Time works differently when attention is monotropic. The pull of focused interest reshapes temporal experience: hours disappear inside something absorbing, while a five-minute transition between activities can feel like being asked to dismantle and rebuild the entire perceptual world. Routine is not rigidity. It is the architecture that makes a high-resolution, high-intensity umwelt manageable.

These are commonalities, not a single template. Each person’s version is their own. And they are descriptions, not symptoms.

What follows

The umwelt concept does not merely add a philosophical gloss to the social model of disability or to predictive processing accounts of autism, though it is compatible with both. It does something more unsettling. It removes the epistemological ground on which any observer could stand to declare one way of perceiving the world correct and another disordered.

If there is no view from nowhere, then every account of neurodivergence is produced from within an umwelt. The clinical account is produced from within a neurotypical one. The autistic self-advocate’s account is produced from within their own. Neither is objective. Neither is disqualified. But one of them, the clinical one, has for decades claimed a privileged relationship to truth that it does not possess, and used that claim to license interventions that reshape autistic people’s umwelten toward a neurotypical template. The umwelt concept makes the politics of that visible.

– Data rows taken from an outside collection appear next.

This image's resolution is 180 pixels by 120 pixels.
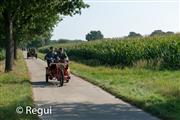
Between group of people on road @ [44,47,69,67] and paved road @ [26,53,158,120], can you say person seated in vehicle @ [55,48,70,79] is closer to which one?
group of people on road @ [44,47,69,67]

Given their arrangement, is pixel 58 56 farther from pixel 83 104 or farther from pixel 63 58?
pixel 83 104

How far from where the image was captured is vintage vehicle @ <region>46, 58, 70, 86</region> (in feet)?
73.6

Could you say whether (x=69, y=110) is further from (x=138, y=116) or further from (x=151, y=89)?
(x=151, y=89)

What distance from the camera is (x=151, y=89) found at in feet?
63.8

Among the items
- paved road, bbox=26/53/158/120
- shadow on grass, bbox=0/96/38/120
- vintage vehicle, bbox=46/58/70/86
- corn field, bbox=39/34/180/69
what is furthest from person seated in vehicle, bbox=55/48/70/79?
corn field, bbox=39/34/180/69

What follows practically is that the goal of support, education, and environment design is not to correct anyone’s umwelt. It is to build shared spaces that work for the diversity of perceptual worlds that actually exist within them. What follows epistemologically is that knowledge about neurodivergent experience must be produced with neurodivergent people, from inside the umwelten it claims to describe, or it is not knowledge at all but projection. And what follows philosophically is that the question “what is it like to be autistic?” is the wrong question, asked from outside, expecting a single answer. The right questions are asked by each person from within their own world: what is it like to be me, and what would it take for the world around me to make that liveable?

Umwelt in clinical practice

This wiki is not the first project to apply Uexküll’s concept to autism. The American psychologist Arnold Miller built his entire clinical assessment framework around it from the 1960s onwards, naming his primary instrument the Miller Umwelt Assessment Scale. Miller and this wiki arrived at the same concept independently and for different purposes: he to map individual children’s perceptual realities for intervention planning, this wiki to frame the diversity of neurodivergent experience for a broader audience. The convergence says something about the power of Uexküll’s original insight.